FEC ethernet issues [Was: PL310 errata workarounds]

robert.daniels at vantagecontrols.com robert.daniels at vantagecontrols.com
Fri Apr 4 13:21:55 PDT 2014


Russell King - ARM Linux <linux at arm.linux.org.uk> wrote on 04/01/2014
04:51:49 PM:

> At initial glance, this is coherent with my idea of the FEC skipping a
> ring entry on the initial pass around.  Then when a new entry is loaded,
>
> Let's say that the problem entry is number 12 that has been skipped.
> When we get back around to entry 11, the FEC will transmit entries 11
> and 12, as you rightly point out, and it will then look at entry 13
> for the next packet.
>
> However, the driver loads the next packet into entry 12, and hits the
> FEC to transmit it.  The FEC re-reads entry 13, finds no packet, so
> does nothing.
>
> Then the next packet is submitted to the driver, and it enters it into
> entry 13, again hitting the FEC.  The FEC now sees the entry at 13,
> meanwhile the entry at 12 is still pending.
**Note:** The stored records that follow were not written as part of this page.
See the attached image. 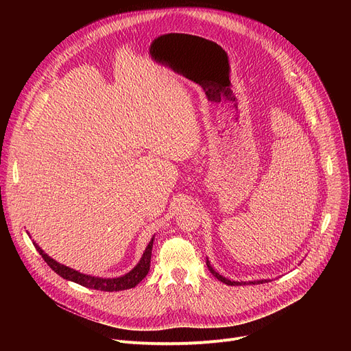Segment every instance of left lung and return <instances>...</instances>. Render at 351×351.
<instances>
[{
	"mask_svg": "<svg viewBox=\"0 0 351 351\" xmlns=\"http://www.w3.org/2000/svg\"><path fill=\"white\" fill-rule=\"evenodd\" d=\"M206 265H208V269H209V271L215 276V278L217 279V280H220V282H223L225 285H228V286H243V285H262V283H265V282H269V280H254V282H233V280H229V279H226V278H223L222 274H219L212 266H210V262H209V259L206 257Z\"/></svg>",
	"mask_w": 351,
	"mask_h": 351,
	"instance_id": "1",
	"label": "left lung"
}]
</instances>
I've explored the option of providing a work around for this observed
problem.
In the 2.6.35 kernel, I've used the BD_ENET_TX_INTR flag which is marked as
TO2 in the RM and which was being set but never used by the software to
help
detect the skip.  In the interrupt handler I clear this bit which allows me
to use it to know when the bd goes from ready -> clean.  In the error
situation
above, you would end up with 12 marked with both READY and INTR and at some
point
you would have bd 13 marked as INTR only (as it would have been transmitted
but
not cleaned up.)  This allows me to clean up bd 12 despite not actually
being
transmitted.  This gets the driver back in sync with the FEC and things
continue
on normally... until it happens again.

Of course, this results in the occasional dropped packet but I feel like
for now
(until Freescale figures out what's going on) this is better than nothing.
At
least the driver is able to recover somewhat from the situation.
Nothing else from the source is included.